-- Start TEXT EXTRACT --
This rich and hearty Slow Cooker Chicken Queso Chili packs the big Mexican flavors you love in a savory cheese sauce you’ll crave!
The best thing about being a parent is how much more of life you get to enjoy by never sleeping. Just when you begin drifting off a screaming baby jumps you to your feet. Is he hungry? Does he need a diaper change? Nope, he just wanted to serenade you with the song of his people. He is back to sleep before your head hits the pillow, but now you are wide awake. After one too many nights like this, I have fallen more and more in love with simplistic recipes like this Slow Cooker Chicken Queso Chili.
Slow cooker recipes are popular for their ‘dump and cook’ simplicity. This recipe is no different. Though most of the ingredients are adding at the beginning of the cooking process, we do save the cheddar and cream cheese to be added at the end. This helps ensure the queso chili has optimal creaminess and flavor!
-- End TEXT EXTRACT --
-- Start SUPPLIED INFORMATION --
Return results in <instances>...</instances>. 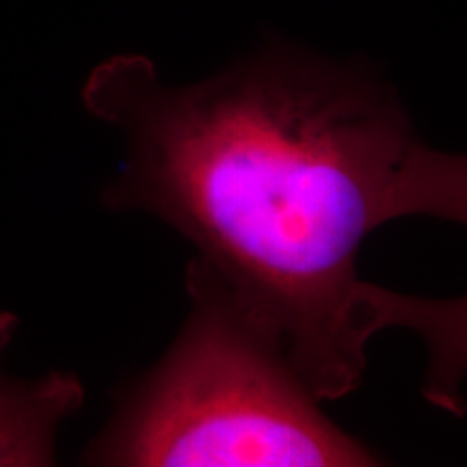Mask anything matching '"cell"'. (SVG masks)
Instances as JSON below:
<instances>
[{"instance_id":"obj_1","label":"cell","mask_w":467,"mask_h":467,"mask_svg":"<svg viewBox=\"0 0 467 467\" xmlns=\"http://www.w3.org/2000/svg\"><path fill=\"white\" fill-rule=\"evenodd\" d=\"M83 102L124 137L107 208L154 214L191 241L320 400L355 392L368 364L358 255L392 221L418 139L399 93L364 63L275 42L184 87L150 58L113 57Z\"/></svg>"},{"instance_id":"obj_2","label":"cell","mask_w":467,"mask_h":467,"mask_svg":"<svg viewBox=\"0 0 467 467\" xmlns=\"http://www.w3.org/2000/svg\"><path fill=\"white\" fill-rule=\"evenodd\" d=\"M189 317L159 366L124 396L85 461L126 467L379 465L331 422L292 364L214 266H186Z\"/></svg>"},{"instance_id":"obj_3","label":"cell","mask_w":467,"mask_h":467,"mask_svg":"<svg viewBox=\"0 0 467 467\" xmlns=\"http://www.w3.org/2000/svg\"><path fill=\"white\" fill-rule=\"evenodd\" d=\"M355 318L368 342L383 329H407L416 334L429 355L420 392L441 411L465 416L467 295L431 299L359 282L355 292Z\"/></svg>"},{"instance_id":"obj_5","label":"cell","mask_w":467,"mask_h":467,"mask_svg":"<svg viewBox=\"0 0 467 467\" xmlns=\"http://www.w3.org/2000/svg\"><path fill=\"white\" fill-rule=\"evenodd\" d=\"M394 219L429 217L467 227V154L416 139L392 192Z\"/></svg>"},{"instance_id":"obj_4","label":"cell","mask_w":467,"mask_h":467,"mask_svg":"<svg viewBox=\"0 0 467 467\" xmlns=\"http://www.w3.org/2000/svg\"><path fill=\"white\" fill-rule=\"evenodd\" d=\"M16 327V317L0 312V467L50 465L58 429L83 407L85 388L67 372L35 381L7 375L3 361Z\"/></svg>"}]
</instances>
-- End SUPPLIED INFORMATION --
-- Start SUPPLIED INFORMATION --
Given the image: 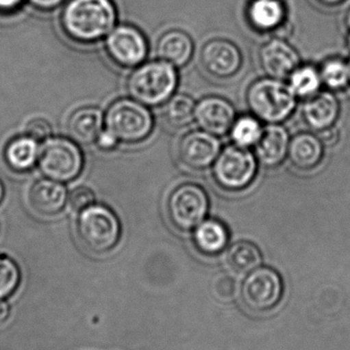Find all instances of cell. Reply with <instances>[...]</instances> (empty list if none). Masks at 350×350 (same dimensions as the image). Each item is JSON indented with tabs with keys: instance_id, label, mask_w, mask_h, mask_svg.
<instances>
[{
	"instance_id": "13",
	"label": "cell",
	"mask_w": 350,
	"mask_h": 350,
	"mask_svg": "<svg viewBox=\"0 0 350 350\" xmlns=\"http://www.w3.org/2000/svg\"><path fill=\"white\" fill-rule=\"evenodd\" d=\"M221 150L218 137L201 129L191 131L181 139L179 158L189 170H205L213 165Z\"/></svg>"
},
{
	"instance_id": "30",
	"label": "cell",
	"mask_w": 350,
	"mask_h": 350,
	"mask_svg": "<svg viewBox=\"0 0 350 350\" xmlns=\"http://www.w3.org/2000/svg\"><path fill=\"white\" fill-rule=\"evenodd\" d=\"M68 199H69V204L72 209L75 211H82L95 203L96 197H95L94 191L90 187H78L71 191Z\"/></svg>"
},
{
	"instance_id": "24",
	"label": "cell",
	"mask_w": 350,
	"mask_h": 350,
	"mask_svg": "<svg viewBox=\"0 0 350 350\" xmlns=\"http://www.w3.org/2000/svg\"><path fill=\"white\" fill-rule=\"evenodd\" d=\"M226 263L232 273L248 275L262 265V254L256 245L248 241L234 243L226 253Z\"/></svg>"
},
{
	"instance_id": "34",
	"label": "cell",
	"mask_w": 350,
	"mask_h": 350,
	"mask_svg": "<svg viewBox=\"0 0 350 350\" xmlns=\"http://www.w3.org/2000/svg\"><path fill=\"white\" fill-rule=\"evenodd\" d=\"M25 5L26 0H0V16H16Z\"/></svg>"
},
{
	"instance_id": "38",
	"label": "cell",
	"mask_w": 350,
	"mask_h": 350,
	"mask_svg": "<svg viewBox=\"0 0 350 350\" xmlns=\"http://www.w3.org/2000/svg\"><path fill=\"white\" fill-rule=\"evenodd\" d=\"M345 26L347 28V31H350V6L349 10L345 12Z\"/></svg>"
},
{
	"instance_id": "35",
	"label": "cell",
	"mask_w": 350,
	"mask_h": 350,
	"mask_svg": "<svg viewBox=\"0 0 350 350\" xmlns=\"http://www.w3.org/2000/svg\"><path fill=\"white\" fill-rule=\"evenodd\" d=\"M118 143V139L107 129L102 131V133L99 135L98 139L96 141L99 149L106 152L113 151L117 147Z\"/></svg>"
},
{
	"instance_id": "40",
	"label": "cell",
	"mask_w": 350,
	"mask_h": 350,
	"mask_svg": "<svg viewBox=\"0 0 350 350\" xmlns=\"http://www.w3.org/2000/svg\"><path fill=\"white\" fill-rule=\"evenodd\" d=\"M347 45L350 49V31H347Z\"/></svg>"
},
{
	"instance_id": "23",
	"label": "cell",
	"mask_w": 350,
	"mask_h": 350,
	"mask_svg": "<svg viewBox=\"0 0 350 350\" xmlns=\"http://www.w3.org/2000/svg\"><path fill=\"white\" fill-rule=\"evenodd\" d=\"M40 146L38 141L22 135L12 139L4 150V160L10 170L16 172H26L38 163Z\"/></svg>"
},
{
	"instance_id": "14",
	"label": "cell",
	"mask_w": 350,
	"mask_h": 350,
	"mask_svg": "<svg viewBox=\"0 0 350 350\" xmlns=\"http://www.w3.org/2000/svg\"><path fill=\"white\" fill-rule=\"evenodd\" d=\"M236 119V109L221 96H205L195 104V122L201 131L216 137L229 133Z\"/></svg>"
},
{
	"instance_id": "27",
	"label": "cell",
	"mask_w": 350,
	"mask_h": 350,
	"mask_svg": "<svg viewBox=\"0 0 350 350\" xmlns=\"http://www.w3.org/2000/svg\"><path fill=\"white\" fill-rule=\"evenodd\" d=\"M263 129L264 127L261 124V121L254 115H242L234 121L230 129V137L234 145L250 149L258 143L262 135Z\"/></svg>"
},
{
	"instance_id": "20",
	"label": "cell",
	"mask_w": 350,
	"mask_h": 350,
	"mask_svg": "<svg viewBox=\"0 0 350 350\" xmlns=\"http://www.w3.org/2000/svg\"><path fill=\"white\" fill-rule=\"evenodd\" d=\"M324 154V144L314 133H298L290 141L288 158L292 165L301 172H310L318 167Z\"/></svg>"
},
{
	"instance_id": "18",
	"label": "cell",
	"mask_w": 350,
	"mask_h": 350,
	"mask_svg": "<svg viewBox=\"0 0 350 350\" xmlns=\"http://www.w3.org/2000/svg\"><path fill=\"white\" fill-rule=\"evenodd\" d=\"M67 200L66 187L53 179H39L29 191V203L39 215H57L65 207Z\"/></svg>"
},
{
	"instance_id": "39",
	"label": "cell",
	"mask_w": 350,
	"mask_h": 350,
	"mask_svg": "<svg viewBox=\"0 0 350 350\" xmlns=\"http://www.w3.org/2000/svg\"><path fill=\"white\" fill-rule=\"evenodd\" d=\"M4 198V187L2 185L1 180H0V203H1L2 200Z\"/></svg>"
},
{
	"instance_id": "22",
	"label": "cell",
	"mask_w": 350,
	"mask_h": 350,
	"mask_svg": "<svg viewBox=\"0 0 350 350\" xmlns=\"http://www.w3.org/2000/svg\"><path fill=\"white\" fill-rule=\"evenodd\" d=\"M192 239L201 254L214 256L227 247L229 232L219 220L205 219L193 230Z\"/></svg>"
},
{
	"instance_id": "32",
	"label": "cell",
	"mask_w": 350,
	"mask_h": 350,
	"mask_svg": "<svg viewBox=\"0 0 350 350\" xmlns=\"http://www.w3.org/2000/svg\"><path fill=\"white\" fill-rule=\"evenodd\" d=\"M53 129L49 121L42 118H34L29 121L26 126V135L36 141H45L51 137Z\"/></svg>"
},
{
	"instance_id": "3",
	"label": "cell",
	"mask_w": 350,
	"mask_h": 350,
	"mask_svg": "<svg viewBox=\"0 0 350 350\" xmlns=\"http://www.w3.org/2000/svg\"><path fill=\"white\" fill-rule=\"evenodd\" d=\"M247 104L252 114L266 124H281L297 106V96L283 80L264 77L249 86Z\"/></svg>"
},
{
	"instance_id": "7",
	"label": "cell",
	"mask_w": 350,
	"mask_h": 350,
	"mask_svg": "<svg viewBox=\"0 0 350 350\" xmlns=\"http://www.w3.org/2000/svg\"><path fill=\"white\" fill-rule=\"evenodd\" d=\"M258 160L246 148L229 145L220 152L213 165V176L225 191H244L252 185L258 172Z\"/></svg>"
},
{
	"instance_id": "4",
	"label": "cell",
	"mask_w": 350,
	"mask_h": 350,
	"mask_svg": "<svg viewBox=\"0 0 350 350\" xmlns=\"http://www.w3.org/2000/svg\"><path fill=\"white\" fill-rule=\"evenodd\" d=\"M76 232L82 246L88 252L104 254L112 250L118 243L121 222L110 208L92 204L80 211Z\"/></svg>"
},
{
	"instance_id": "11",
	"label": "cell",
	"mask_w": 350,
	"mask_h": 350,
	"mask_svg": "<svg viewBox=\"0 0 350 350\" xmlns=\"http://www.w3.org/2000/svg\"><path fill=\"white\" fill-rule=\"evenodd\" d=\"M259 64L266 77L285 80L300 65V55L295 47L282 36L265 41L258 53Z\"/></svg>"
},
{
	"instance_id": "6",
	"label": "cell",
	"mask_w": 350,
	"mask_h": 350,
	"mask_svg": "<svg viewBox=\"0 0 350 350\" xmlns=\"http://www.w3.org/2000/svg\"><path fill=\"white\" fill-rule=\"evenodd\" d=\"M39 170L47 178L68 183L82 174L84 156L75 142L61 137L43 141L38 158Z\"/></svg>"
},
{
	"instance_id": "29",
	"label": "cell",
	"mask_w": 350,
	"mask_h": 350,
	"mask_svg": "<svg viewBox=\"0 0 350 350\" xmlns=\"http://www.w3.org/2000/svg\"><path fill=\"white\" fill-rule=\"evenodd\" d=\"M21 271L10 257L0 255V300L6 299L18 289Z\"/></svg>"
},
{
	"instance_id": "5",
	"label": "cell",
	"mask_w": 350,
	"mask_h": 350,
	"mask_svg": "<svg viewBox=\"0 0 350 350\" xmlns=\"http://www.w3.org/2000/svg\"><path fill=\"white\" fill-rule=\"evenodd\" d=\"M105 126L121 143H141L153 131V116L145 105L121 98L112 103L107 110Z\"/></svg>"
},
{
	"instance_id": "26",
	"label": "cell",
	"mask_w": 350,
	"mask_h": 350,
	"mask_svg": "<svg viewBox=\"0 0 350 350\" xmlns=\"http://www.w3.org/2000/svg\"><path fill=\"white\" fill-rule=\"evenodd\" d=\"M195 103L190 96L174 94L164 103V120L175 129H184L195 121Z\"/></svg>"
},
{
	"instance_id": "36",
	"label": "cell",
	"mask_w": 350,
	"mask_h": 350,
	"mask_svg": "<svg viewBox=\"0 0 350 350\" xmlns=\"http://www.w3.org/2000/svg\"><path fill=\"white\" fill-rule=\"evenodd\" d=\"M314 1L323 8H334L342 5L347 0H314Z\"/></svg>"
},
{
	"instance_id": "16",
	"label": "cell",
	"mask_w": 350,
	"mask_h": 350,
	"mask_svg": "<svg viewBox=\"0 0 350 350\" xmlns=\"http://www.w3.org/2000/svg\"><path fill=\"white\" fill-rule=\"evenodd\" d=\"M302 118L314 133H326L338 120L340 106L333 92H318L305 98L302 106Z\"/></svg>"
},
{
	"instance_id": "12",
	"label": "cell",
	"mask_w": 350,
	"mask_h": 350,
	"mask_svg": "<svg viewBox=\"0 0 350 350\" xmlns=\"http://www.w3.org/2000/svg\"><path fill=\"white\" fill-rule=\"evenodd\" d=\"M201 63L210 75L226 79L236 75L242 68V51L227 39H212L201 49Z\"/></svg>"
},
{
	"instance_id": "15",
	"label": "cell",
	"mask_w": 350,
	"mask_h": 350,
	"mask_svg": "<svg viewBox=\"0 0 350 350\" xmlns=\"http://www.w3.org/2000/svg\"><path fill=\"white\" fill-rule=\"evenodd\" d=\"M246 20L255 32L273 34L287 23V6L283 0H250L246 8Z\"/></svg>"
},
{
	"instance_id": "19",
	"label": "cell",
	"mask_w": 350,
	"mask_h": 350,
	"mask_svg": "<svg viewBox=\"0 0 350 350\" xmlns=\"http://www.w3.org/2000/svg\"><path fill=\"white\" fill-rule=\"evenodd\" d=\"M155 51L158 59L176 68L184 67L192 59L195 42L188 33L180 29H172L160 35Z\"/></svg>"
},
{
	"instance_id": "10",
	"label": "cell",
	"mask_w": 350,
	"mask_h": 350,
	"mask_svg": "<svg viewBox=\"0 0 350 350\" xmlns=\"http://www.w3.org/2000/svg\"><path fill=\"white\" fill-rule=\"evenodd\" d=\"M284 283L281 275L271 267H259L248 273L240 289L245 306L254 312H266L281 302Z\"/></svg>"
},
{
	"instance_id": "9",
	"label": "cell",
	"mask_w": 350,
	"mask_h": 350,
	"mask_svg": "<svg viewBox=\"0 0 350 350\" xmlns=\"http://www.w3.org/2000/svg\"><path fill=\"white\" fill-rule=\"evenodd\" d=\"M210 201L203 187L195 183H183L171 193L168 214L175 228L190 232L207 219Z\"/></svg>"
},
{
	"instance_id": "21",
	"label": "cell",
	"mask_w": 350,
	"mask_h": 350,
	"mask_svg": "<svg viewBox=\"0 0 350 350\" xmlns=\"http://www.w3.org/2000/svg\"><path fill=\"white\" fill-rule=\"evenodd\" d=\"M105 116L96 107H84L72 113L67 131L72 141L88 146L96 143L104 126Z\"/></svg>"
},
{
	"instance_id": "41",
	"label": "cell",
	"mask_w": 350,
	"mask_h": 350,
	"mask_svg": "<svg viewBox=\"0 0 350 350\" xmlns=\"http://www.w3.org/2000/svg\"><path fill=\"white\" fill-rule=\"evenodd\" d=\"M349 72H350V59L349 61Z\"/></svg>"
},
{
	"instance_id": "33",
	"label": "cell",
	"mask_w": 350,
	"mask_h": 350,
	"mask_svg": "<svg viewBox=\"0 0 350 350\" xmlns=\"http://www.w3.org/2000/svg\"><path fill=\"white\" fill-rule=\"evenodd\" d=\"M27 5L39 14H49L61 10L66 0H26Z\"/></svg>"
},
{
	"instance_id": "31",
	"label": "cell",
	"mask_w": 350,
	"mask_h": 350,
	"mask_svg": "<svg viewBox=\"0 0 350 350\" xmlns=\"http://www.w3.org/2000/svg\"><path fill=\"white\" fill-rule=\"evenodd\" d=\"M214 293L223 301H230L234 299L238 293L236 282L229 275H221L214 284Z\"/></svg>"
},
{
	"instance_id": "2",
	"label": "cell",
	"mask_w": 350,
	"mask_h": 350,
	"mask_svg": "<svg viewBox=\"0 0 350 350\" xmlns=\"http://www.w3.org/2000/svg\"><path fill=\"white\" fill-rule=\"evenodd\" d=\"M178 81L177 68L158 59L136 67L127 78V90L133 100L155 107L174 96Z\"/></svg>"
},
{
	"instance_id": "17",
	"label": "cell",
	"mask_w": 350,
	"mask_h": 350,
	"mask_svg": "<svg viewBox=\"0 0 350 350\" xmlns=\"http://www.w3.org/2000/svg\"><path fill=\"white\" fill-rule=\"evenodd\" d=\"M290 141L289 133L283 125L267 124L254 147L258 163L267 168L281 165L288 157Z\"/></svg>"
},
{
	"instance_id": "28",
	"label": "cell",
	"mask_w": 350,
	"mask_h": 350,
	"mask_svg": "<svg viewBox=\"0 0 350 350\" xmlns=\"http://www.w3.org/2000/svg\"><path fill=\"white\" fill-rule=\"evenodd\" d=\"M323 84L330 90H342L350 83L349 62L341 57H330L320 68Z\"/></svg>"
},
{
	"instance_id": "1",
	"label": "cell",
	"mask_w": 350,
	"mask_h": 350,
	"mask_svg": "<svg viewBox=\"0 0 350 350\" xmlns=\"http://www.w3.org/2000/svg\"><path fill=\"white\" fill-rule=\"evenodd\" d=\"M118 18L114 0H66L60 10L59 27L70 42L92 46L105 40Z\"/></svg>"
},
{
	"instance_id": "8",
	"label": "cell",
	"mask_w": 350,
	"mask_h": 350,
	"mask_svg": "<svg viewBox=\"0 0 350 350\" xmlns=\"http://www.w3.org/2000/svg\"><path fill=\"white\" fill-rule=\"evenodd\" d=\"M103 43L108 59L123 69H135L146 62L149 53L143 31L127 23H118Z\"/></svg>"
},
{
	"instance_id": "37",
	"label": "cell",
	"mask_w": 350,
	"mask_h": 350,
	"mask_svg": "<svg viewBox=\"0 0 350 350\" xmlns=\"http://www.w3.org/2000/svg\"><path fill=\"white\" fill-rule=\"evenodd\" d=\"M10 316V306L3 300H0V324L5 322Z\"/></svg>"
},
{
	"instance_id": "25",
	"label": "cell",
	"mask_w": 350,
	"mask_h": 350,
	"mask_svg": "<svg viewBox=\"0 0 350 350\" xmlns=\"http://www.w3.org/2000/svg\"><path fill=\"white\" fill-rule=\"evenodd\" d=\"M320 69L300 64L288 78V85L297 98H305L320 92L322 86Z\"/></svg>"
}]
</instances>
-- End SUPPLIED INFORMATION --
**WHAT YOU NEED TO DO**:
(1) Retype the chili recipe text word for word, starting at "Slow cooker recipes" and ending at "creaminess and flavor!".
(2) In the chili recipe text, which ingredients are held back until the end of cooking?

**OUTPUTS BY TASK**:
(1)
Slow cooker recipes are popular for their ‘dump and cook’ simplicity. This recipe is no different. Though most of the ingredients are adding at the beginning of the cooking process, we do save the cheddar and cream cheese to be added at the end. This helps ensure the queso chili has optimal creaminess and flavor!

(2) The cheddar and the cream cheese.